**Consignes de l'exercice**
1. Répondez aux questions suivantes d'après l'extrait.
(a) Depuis combien de temps l'écran pose-t-il de nouvelles problématiques en lien avec l'enfance ?
(b) Quel terme l'auteur annonce-t-il employer pour désigner ces différents maux ?
(c) Quels sont les deux gadgets technologiques à écran cités, et en quelle année chacun est-il apparu ?
2. Renvoyez à l'identique les lignes de données, depuis leur début jusqu'à la ligne contenant « - Preparation: thick peripheral-blood smear », celle-ci comprise. Omettez les images dans votre réponse.

Depuis une vingtaine d’années, l’écran, mis en perspective avec l’enfance, pose de nouvelles problématiques1. Questionner les enfants de notre société contemporaine (leur quotidien, leurs relations familiales, leurs rêves et leurs désirs, etc.) ne peut plus se faire sans évoquer les écrans. À mesure que ceux-ci se sont propagés et imposés dans tous les espaces-temps de la condition enfantine, des problèmes générés par les écrans se sont intensifiés quand d’autres sont apparus. Certains d’entre eux ont particulièrement été mis en lumière ces dernières années. Les écrans ont ainsi été récemment dénoncés, à juste titre, comme étant toxiques, des dangers pour les enfants, ou encore à l’origine de divers ravages2.
J’utiliserai pour ma part le terme de destruction, entre autres parce que ces différents maux apparaissent ni à n’importe quel moment ni n’importe où, mais dans un contexte précis, à savoir une phase historique du capitalisme, et se manifestent différemment en fonction des régions du monde. Il s’agira donc dans ce livre de confirmer et renforcer le concept de destruction3 qui définit le mieux le capitalisme actuel, de l’appliquer à l’enfance et aux enfants par le prisme des écrans et des technologies numériques, selon deux acceptions : dans un premier temps, la destruction de l’enfance, enfance renvoyant ici à la spontanéité, au jeu, à l’imaginaire et à la création, à l’utopie et aux multiples possibles, puis, dans un second temps, la destruction des enfants, d’enfants ou de l’enfant comme petit d’homme, petit humain, mineur ou futur adulte. De fait, la thématique des enfants et des écrans permettra une lecture du capitalisme contemporain, de changements sociétaux des deux dernières décennies et de tendances socio-politiques à venir.
Les destructions multiples et variées générées par les écrans doivent désormais être considérées comme interdépendantes, toutes liées les unes aux autres. Cette destruction des enfants partout dans le monde, causée par les écrans, se déroule sous nos yeux, encore refoulée en dépit des lanceurs d’alerte, scientifiques et professionnels de l’enfance, des nombreux rapports, enquêtes, études empiriques et autres observations cliniques. Je ferai donc une déclinaison de certains aspects de cette destruction massive de l’enfance provoquée par les écrans, particulièrement depuis quelques années par l’exposition précoce et répétée (ou surexposition), notamment à cause de deux gadgets technologiques à écran inutiles pour les êtres humains mais indispensables pour le capitalisme : le smartphone en 2007 et la tablette en 2010.
Le propos de ce livre est dans un premier temps de confirmer et corroborer ces analyses récentes qui ont eu quelques échos médiatiques, les appuyer avec d’autres études, observations et croisements de sources qui à force de s’accumuler constituent désormais un rayon de librairie4. Il s’agit de soutenir leurs constats et leurs prises de position courageuses, d’autant plus suite à une « mode » médiatique aussitôt évacuée par une autre répondant au principe de l’actualité. Un an ou deux après ces « lanceurs d’alerte », il s’agit de réaffirmer leurs conclusions alarmantes, continuer à dénoncer les effets dévastateurs des écrans pour les nouvelles et les futures générations.

**Lignes de données**
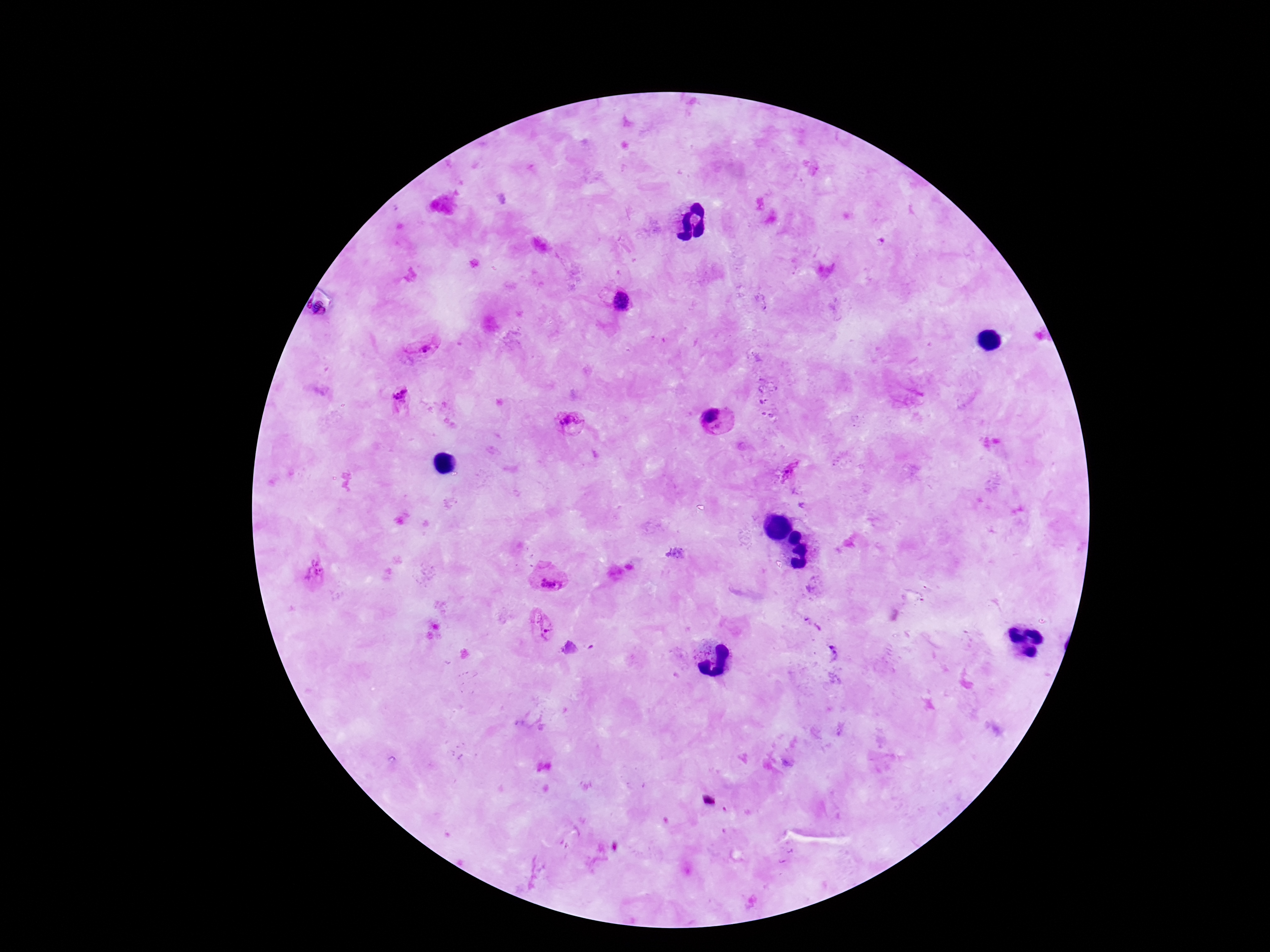

Approximate centers as {x, y} in pixels.
Summary:
  - Plasmodium parasite locations: {621, 302}, {422, 346}, {401, 397}, {713, 418}, {570, 423}, {790, 474}, {315, 571}, {551, 582}, {546, 632}, {833, 654}
  - Magnification: 100x
  - Preparation: thick peripheral-blood smear
  - Stain: Giemsa
  - Field of view: one from this slide
  - Capture: smartphone camera through the microscope eyepiece
  - Image size: 1270×952 pixels
  - Patient malaria status: infected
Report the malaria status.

**Résultats attendus**
1.
(a) Depuis une vingtaine d'années.
(b) Le terme de destruction.
(c) Le smartphone en 2007 et la tablette en 2010.

2.
Approximate centers as {x, y} in pixels.
Summary:
  - Plasmodium parasite locations: {621, 302}, {422, 346}, {401, 397}, {713, 418}, {570, 423}, {790, 474}, {315, 571}, {551, 582}, {546, 632}, {833, 654}
  - Magnification: 100x
  - Preparation: thick peripheral-blood smear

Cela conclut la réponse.